- EXERCISES TO COMPLETE
a) Retype the stretch from "I read this" through "to the Canonicalizer." in the forum thread on scope behaviour.
b) Answer these questions from the forum thread on scope behaviour, one answer a line:
(i) Which two loops are named alongside lambdas and var re-assignment?
(ii) What should Levels be renamed?
(iii) According to the feedback, what owns Scopes?
c) Please continue the forum thread on scope behaviour, starting after its last sentence.

-- Start SELECTED TEXT --

Scope behaviour · compiler development

I haven't touched any code today. Instead I spent my time re-reading through the design documents and trying to understand/scope out the intended behaviour of Scopes specifically... and their interaction with lambdas, var re-assignment, and the loops for/while.

I've put it all together into the following design document
https://gist.github.com/lukewilliamboswell/9175249d51fa89b26d7a32bd308fc531

I've been through the scenarios a few times, but I'm not super confident I've got everything correct. I feel like I'm close, but would appreciate a second pair of eyes to sense check the behaviour.

It will be much easier for me to implement (and verify correctness) once I know for sure how it's meant to behave.

Anthony Bullard (Jun 18 2025 at 11:38):

I read this today and discussed in detail with Luke, but in summary this is my feedback:

Top level var's are illegal, but their ident should still be introduced
for isn't special
Levels should be renamed Scope
Scopes are owned by the canonicalizer and doesn't need a separate struct to own/manage them. So get rid of the current Scope struct and move the functions for managing the Levels if they are useful to the Canonicalizer.

-- End SELECTED TEXT --
-- Start MATERIAL PROVIDED --

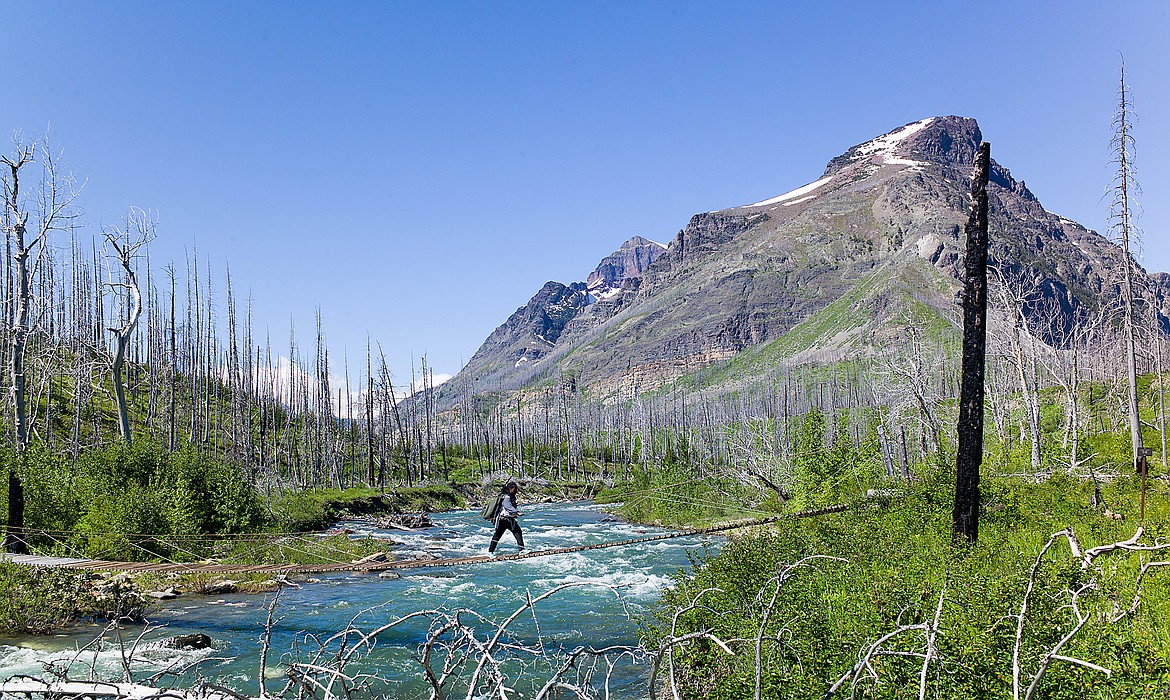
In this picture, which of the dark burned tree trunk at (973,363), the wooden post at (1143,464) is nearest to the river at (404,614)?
the dark burned tree trunk at (973,363)

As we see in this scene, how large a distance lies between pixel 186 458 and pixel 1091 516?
1082 inches

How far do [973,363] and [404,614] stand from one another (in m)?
14.9

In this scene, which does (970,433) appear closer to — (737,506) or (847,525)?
(847,525)

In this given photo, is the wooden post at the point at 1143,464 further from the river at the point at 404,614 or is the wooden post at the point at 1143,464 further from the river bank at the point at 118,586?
the river bank at the point at 118,586

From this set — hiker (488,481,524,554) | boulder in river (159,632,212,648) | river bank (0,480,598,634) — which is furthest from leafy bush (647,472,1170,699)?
boulder in river (159,632,212,648)

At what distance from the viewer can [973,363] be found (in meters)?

-- End MATERIAL PROVIDED --

- TASK RESULTS
a)
I read this today and discussed in detail with Luke, but in summary this is my feedback:

Top level var's are illegal, but their ident should still be introduced
for isn't special
Levels should be renamed Scope
Scopes are owned by the canonicalizer and doesn't need a separate struct to own/manage them. So get rid of the current Scope struct and move the functions for managing the Levels if they are useful to the Canonicalizer.

b)
(i) for and while
(ii) Scope
(iii) The canonicalizer

c)
We need to align with Richard on how var can be used. Is it a special type of statement as it is now in the ParseIR, or is it a part of a pattern? I think the latter has some issues.
I also would prefer if we always treat x and x_ as different identifiers.

Luke Boswell (Jun 18 2025 at 11:44):

I thought we needed Scope in the parser to avoid an extra pass through the AST. Anthony has an idea for how we avoid that. It sounds like a good idea to try. If we can keep the Scope functionality in Can, then we should rename Level to Scope and move the levels: std.ArrayListUnmanaged(Level) = .{}, -> scopes: std.ArrayListUnmanaged(Level) = .{}, into src/check/canonicalize.zig.

Anthony Bullard (Jun 18 2025 at 11:46):

I don't think a single iteration through the top-level decls in a module is expensive enough to justify Scope in parsing

Anthony Bullard (Jun 18 2025 at 11:47):

And we can toss levels away after Can, as we only need CanIR and the exposed members after that

Luke Boswell (Jun 18 2025 at 11:47):

It wouldn't be that hard to change it later if we decided we really needed to save a pass through the AST (in the worst case)

Anthony Bullard (Jun 18 2025 at 11:49):

To be clear, it's not a pass through the AST. The module has the top-level decl StatementIds in a slice, iteration should be _very_ straightforward as we only need to find decls and introduce idents in the patterns

Luke Boswell (Jun 18 2025 at 11:49):

I also would prefer if we always treat x and x_ as different identifiers.

Does that mean I can have both of these next to each other?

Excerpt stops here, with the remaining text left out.